PG : Betul, sebab memang yang harus dia taklukkan adalah rasa terganggunya. Mungkin buat kita susah kita mengerti kenapa berubah begini saja harus merasa terganggu, tapi buat orang-orang yang mmang kaku, perubahan itu luar biasa mengganggunya, membuat dia cemas, tidak enak, dan mungkin membuat dia pikirkan sampai lama.

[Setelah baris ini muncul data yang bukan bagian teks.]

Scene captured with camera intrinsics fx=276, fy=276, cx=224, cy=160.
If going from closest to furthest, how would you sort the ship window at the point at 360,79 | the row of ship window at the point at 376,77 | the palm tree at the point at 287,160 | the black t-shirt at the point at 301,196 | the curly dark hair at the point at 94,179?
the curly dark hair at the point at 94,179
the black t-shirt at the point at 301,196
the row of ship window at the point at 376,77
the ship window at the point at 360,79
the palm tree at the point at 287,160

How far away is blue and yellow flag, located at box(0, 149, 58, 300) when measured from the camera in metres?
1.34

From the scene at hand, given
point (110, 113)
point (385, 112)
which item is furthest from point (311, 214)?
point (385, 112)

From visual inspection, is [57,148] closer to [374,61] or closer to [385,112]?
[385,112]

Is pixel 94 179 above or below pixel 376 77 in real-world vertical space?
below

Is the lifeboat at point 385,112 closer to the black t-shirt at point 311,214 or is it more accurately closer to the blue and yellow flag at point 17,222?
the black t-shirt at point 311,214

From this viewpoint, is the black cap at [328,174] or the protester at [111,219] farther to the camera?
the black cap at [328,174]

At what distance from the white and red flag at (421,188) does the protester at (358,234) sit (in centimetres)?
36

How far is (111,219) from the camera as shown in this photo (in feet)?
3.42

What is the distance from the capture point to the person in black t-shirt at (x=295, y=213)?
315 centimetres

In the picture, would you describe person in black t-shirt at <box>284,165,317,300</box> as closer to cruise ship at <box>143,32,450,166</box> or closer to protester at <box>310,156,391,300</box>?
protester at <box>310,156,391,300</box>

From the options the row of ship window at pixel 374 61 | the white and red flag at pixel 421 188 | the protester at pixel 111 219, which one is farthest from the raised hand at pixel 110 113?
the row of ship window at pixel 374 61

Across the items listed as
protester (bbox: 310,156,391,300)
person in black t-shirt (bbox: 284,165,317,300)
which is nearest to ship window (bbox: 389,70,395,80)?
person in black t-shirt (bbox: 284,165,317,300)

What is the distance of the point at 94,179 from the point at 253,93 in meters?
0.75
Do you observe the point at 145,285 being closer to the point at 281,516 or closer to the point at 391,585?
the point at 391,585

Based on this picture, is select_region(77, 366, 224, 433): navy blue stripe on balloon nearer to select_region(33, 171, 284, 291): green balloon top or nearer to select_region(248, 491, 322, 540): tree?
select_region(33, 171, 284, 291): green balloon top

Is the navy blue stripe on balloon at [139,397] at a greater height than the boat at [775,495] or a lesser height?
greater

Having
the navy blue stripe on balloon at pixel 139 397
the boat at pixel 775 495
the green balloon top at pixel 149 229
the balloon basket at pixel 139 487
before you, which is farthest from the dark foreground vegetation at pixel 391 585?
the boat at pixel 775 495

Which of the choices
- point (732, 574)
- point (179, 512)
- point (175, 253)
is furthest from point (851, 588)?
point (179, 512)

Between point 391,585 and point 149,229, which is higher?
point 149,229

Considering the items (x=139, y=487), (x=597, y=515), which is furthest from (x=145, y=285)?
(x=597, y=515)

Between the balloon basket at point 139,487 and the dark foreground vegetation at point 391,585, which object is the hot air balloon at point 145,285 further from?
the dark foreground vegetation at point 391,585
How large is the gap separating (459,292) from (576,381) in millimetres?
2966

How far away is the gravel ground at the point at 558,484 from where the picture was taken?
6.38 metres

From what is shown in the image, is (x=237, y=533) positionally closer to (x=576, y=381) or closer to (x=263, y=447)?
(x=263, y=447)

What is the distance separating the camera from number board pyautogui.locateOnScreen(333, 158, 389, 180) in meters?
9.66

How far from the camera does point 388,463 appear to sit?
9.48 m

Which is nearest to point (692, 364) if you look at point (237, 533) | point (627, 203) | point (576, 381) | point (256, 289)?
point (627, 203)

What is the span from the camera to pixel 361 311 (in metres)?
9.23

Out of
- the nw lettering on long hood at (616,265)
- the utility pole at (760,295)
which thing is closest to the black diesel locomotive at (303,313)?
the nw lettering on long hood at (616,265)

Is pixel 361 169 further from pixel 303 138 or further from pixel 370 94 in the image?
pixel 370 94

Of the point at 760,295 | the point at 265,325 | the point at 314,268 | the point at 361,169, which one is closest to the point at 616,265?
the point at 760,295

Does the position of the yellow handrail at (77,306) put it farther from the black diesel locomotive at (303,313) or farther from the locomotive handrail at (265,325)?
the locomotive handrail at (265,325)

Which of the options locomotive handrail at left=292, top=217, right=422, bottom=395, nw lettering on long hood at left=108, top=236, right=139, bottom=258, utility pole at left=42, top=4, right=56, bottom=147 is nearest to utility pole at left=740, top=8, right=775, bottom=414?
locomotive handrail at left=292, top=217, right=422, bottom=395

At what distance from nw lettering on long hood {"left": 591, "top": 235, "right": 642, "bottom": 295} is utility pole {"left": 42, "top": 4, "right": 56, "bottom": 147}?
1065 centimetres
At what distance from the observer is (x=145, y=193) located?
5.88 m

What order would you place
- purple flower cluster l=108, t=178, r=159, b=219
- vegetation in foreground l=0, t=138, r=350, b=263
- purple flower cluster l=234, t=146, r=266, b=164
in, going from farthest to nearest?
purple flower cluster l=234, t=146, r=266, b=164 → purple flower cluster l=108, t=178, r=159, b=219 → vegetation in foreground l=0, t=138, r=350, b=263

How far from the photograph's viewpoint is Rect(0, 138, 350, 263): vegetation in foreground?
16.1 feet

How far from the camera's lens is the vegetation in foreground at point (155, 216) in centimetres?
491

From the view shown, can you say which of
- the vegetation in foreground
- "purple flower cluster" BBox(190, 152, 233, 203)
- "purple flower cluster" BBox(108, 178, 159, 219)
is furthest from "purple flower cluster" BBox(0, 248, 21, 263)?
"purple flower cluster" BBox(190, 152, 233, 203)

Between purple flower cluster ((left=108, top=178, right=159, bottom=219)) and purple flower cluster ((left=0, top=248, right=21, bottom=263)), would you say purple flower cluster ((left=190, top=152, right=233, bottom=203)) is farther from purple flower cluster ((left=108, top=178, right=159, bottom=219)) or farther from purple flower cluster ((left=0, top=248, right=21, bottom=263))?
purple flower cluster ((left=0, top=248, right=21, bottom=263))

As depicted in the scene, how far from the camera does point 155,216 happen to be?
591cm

Sebab caranya itu sudah sangat terpatri dengan siapa dirinya, sehingga siapa dirinya itu sangat kaku sekali dilihatnya, didefinisikannya dan tidak boleh berubah sedikitpun. Seolah-olah dengan dia mengubah sedikit saja cara kerjanya, dia harus mengubah dirinya. Kita katakan: "Tidak, dirimu ya dirimu, caramu bekerja ya caramu bekerja, diubah sedikit ya tidak apa-apa." "Tidak bisa, ini artinya mengubah diri saya." Segala sesuatu menjadi prinsipiil baginya, akhirnya susah sekali bekerja sama.
GS : Apakah ada penyebab yang lain Pak Paul?
PG : Orang ini memang menuntut tinggi sampai pada kesempurnaan, yang sesungguhnya berarti harus sesuai seleranya. Jadi memang ada kecenderungan orang-orang yang perfeksionis sulit bekerja sama,karena apa? Karena memang dia menuntut.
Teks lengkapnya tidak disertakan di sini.